I’m not sure how historically accurate it is, but I suspect the answer is ‘not very’. The story is quite simple to the point of even being a little bit silly but it is reasonably paced and the dialogue is… meh… okay. Character development is limited but it’s there. One of its big selling points is the fact that the three playable characters allow you to see the story from three unique perspectives (including the perspective of the bad guys).

My rating: 🌟🌟🌟

Golden Axe (1989)

Death Adder has taken over the kingdom and has kidnapped the King and Princess. He has no redeeming qualities. The good guys are noble and heroic. Also some guy called Alex is murdered by Death Adder before the game begins and is never mentioned again.

That’s pretty much it. No characterisation, plot twists or anything at all really… just a good old fashioned find the bad guy, kill the bad guy, save the kingdom.

My rating: 🌟🌟

Metal Gear Solid (1998)

Most computer games have half-baked or altogether non-existent stories. Metal Gear Solid is not like that. It’s got drama, it’s got conspiracy, it’s got plenty of characterisation and even alternative endings. It’s well paced with a strong balance of action scenes and softer, emotional scenes. Frankly, it often feels more like a movie than a game thanks to the sheer complexity of the plot and characters.

My only gripe with it is that it is a little overwritten and as a result, features quite a bit of info-dumping during some of the video sequences.

My rating: 🌟🌟🌟🌟

Time Commando (1996)

Does anyone else remember this game apart from me? Well… basically it’s a classic ‘slay the dragon/save the princess’ sort of story– but much more ridiculous. Instead of a dragon, we have a computer virus (who resembles a giant fish) which creates a giant time vortex which threatens to consume the entire world. Stanley, the protagonist, very foolishly enters the vortex and battles his way through eight different time zones before finally fighting the virus itself in the strange world of ‘beyond time’.

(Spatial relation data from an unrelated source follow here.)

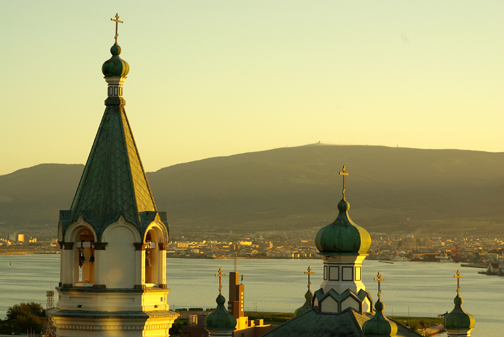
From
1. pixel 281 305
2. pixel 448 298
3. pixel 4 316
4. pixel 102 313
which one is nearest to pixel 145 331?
pixel 102 313

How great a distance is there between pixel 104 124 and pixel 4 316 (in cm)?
6547

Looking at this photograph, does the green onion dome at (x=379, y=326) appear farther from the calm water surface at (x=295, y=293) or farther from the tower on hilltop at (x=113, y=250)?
the calm water surface at (x=295, y=293)

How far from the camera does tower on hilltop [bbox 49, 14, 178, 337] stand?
536 inches

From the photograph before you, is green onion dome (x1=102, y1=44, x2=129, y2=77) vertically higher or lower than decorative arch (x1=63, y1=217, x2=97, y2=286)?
higher

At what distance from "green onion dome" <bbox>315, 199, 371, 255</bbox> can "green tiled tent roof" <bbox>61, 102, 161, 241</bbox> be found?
4.13 metres

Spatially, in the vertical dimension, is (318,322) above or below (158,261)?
below

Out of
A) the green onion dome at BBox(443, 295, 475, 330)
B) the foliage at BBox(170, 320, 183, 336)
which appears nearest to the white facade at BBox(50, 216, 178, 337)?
the green onion dome at BBox(443, 295, 475, 330)

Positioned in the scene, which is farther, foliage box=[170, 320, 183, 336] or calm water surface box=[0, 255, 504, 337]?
calm water surface box=[0, 255, 504, 337]

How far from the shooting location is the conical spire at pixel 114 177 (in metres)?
13.9

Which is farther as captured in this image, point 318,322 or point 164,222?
point 318,322

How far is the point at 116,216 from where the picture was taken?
45.2ft

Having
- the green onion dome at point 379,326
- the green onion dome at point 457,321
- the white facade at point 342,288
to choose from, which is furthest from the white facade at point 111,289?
the green onion dome at point 457,321

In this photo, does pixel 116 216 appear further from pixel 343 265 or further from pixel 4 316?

Not only is this story ridiculous, but the game features ZERO dialogue of any kind (except for ‘oh yeah!’ whenever you find a secret) making it almost impossible to understand the plot without reading the game’s manual.

A fun game to play but the story frankly feels a little unfinished.

My rating: 🌟

The Secret of Monkey Island (1990)

I knew I was going to love this game from the very first moment I turned it on and saw this scrawny, blonde haired wimp politely inform a blind watchman, ‘Hi. My name’s Guybrush Threepwood and I want to be a pirate’.

When it comes to story telling, this game has it all: an unlikely hero driven by a strong motivation to become a pirate; a dastardly ghost-pirate antagonist; a strong, independent love-interest who turns out to be anything but a damsel in distress and buckets of humour. Even the supporting characters are vibrant, distinctive and hard not to love.